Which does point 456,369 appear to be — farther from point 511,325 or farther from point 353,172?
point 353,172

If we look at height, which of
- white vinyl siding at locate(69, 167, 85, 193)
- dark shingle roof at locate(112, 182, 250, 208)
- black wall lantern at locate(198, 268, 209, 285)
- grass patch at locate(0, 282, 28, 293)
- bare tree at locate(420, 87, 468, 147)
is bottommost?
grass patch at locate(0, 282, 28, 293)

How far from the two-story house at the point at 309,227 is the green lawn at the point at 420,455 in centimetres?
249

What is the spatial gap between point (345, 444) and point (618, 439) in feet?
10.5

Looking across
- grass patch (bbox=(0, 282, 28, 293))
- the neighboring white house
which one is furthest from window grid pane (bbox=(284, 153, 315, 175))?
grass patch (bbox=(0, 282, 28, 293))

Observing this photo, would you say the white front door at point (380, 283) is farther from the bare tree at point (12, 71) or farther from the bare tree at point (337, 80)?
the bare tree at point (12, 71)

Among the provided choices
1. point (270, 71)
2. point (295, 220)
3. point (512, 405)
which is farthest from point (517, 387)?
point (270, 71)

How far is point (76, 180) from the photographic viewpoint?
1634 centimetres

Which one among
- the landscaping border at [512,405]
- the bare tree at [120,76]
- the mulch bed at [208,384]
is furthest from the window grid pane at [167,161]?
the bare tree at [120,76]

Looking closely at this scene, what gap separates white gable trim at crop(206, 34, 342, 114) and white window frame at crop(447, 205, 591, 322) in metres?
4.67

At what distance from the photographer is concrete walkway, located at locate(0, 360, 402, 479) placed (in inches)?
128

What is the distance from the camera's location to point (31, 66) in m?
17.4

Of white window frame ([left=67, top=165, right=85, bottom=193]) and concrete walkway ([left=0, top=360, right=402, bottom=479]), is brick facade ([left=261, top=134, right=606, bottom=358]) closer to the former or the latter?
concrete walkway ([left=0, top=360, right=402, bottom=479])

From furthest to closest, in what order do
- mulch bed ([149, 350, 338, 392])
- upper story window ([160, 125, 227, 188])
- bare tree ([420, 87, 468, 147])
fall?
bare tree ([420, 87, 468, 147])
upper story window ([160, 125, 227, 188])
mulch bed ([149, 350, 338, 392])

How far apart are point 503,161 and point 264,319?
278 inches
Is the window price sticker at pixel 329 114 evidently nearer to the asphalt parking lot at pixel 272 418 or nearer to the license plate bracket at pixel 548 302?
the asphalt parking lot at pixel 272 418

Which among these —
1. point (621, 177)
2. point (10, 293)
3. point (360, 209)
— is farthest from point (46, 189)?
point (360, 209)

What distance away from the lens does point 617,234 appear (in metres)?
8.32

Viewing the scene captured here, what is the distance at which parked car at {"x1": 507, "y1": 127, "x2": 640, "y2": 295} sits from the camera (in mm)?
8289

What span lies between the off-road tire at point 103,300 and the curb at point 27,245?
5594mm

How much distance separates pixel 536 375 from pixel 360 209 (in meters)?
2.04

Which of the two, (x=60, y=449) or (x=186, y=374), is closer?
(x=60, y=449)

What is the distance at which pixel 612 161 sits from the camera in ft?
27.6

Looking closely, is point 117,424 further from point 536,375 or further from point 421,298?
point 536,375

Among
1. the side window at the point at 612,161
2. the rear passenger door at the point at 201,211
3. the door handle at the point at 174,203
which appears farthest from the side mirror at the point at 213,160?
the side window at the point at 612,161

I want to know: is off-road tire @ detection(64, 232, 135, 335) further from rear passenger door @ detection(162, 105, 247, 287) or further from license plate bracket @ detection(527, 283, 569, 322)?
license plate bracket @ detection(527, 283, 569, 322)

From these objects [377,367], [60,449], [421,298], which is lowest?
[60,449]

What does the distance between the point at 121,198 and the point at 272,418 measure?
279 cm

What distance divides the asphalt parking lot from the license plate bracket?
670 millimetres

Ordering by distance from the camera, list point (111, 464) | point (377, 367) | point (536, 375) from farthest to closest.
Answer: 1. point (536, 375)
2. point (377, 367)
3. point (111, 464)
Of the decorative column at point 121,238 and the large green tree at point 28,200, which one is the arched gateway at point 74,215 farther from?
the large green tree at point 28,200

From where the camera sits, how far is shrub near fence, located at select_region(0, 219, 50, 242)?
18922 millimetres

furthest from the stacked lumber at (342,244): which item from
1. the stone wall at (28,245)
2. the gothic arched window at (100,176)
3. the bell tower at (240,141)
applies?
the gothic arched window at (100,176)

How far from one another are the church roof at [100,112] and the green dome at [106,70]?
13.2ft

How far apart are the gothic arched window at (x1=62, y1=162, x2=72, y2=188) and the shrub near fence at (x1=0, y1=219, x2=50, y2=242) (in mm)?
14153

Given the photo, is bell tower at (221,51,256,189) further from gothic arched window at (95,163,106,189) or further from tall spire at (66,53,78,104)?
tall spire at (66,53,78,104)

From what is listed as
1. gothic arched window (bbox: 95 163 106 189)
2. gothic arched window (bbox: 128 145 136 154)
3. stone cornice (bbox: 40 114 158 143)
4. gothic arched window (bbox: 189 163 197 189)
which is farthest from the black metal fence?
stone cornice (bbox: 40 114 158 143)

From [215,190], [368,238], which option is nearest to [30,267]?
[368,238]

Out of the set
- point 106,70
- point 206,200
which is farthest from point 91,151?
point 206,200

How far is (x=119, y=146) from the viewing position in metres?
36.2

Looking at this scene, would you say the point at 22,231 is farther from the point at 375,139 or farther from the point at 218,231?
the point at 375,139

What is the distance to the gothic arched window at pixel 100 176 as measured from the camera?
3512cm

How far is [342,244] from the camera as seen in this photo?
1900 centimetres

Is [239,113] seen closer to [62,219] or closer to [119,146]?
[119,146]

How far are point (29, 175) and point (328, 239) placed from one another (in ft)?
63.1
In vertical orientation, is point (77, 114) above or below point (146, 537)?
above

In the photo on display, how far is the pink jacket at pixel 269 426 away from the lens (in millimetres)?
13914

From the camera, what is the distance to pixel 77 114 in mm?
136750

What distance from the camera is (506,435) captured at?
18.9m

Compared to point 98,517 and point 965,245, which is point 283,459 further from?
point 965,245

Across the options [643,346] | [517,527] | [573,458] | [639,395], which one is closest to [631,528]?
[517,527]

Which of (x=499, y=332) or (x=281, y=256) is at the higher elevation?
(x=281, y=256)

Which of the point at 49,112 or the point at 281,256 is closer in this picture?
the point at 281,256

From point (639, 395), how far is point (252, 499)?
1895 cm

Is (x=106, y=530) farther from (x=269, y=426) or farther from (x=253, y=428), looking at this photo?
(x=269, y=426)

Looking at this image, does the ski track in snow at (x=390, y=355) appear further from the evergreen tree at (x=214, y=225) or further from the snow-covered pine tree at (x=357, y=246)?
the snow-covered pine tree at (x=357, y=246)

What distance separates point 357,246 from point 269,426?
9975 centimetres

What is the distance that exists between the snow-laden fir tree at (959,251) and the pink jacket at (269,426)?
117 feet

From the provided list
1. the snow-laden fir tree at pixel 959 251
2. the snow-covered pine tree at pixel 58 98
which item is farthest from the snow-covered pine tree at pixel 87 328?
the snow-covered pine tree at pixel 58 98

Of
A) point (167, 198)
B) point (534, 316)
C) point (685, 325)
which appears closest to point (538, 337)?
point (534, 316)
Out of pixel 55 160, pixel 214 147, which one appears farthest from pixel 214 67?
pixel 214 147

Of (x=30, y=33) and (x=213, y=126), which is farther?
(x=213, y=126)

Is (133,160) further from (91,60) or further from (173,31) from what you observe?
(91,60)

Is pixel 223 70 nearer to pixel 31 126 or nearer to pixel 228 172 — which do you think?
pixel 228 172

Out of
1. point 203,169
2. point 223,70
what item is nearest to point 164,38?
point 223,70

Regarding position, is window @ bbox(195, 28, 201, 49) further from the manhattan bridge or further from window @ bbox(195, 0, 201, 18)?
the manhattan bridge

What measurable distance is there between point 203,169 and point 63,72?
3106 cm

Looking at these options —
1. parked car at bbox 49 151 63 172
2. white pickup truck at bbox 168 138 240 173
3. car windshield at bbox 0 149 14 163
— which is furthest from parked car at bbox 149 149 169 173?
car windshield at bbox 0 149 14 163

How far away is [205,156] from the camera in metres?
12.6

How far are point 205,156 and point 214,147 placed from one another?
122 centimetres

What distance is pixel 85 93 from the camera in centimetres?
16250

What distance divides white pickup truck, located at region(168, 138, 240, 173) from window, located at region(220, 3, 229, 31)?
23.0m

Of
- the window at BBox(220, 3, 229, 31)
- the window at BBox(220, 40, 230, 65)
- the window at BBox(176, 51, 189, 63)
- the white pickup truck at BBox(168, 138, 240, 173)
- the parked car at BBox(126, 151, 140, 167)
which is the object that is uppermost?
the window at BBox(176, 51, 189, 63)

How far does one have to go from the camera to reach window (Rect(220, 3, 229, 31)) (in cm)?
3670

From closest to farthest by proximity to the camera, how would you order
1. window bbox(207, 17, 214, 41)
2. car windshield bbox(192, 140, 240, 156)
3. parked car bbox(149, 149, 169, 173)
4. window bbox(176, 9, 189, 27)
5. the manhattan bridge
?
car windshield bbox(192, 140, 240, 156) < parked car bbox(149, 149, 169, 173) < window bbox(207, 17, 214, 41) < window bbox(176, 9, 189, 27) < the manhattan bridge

#####

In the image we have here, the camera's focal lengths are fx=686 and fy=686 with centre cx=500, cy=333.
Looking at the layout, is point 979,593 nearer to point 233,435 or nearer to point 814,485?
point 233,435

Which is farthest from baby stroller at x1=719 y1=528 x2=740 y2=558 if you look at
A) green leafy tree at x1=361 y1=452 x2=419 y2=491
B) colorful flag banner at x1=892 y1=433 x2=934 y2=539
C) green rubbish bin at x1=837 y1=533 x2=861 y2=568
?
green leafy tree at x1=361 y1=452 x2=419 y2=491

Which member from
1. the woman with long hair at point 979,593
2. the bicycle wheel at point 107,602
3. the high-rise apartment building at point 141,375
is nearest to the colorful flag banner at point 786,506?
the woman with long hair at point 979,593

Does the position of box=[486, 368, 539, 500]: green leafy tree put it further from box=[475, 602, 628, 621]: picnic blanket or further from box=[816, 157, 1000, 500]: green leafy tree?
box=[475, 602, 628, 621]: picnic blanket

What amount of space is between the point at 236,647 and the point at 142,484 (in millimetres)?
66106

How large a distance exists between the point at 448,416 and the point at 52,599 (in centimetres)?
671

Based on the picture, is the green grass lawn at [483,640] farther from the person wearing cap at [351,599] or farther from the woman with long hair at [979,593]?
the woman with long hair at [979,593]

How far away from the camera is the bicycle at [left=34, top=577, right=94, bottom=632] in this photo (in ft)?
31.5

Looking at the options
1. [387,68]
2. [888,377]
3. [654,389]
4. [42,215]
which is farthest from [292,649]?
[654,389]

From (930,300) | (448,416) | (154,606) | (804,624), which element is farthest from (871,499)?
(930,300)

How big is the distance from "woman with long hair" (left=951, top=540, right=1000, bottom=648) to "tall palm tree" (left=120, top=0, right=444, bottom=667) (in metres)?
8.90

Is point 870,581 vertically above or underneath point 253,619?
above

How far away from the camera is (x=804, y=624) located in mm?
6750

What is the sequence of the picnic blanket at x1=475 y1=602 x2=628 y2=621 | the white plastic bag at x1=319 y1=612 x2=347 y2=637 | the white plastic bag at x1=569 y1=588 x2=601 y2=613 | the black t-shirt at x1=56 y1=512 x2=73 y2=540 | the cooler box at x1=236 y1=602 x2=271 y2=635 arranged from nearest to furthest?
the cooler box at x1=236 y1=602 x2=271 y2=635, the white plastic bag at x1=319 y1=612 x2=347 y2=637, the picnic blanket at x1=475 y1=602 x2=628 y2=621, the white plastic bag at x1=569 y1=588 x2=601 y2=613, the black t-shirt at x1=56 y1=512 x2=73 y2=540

#####

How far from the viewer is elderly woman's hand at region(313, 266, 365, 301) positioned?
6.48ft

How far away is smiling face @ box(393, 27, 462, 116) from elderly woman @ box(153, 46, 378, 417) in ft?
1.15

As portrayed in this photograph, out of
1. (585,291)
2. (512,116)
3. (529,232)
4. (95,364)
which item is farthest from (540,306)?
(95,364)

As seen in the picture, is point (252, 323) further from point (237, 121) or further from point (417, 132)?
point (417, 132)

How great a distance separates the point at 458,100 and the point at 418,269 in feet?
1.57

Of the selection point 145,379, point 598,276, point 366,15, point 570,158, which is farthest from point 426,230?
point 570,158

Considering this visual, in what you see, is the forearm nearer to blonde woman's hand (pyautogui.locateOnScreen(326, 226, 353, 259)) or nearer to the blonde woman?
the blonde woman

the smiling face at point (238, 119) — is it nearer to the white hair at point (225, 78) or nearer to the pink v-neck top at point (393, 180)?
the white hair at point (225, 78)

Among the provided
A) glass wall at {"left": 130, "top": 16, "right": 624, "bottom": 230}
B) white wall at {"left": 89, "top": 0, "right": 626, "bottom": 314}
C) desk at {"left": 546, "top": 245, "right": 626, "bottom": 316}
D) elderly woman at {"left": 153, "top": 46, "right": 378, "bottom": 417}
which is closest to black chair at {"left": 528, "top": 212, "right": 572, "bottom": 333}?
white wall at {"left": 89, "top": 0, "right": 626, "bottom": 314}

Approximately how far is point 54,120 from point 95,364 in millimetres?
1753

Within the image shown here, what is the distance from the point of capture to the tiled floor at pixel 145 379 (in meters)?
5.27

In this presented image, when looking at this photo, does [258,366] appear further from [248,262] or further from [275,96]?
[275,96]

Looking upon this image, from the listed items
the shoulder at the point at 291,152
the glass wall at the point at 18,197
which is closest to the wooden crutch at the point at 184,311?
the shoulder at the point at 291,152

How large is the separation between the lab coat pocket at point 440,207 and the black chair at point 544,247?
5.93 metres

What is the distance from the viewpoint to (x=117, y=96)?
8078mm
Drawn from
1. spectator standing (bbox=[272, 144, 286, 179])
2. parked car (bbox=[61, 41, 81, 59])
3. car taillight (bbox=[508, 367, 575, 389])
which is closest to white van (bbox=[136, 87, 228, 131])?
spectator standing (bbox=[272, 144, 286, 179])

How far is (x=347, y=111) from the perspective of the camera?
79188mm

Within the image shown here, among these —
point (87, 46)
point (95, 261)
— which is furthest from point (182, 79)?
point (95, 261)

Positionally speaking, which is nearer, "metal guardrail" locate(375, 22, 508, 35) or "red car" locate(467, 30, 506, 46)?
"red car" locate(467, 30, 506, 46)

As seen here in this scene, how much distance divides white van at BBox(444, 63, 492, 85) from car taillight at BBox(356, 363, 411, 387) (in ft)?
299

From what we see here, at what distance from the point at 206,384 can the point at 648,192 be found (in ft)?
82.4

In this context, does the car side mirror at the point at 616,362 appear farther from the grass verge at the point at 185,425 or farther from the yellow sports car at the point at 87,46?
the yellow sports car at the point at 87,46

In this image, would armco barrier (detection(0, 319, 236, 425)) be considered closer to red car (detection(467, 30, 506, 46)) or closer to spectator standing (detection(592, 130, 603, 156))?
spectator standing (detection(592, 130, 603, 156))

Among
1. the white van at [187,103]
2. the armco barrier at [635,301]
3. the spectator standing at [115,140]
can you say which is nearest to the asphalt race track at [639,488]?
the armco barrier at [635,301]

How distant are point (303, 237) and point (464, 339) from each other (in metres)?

#####

要件:
「How far from the two-story」を含む行から「1634 centimetres」を含む行までを、「green lawn」を「front yard」に置き換えて書き出すこと。ほかの部分はそのまま残す。

回答:
How far from the two-story house at the point at 309,227 is the front yard at the point at 420,455 in centimetres?
249

What is the spatial gap between point (345, 444) and point (618, 439) in feet?
10.5

Looking across
- grass patch (bbox=(0, 282, 28, 293))
- the neighboring white house
which one is furthest from window grid pane (bbox=(284, 153, 315, 175))?
grass patch (bbox=(0, 282, 28, 293))

Observing this photo, would you say the white front door at point (380, 283) is farther from the bare tree at point (12, 71) or farther from the bare tree at point (337, 80)?
the bare tree at point (12, 71)

Among the provided choices
1. point (270, 71)
2. point (295, 220)
3. point (512, 405)
which is farthest from point (517, 387)?
point (270, 71)

How far is point (76, 180) from the photographic viewpoint?
1634 centimetres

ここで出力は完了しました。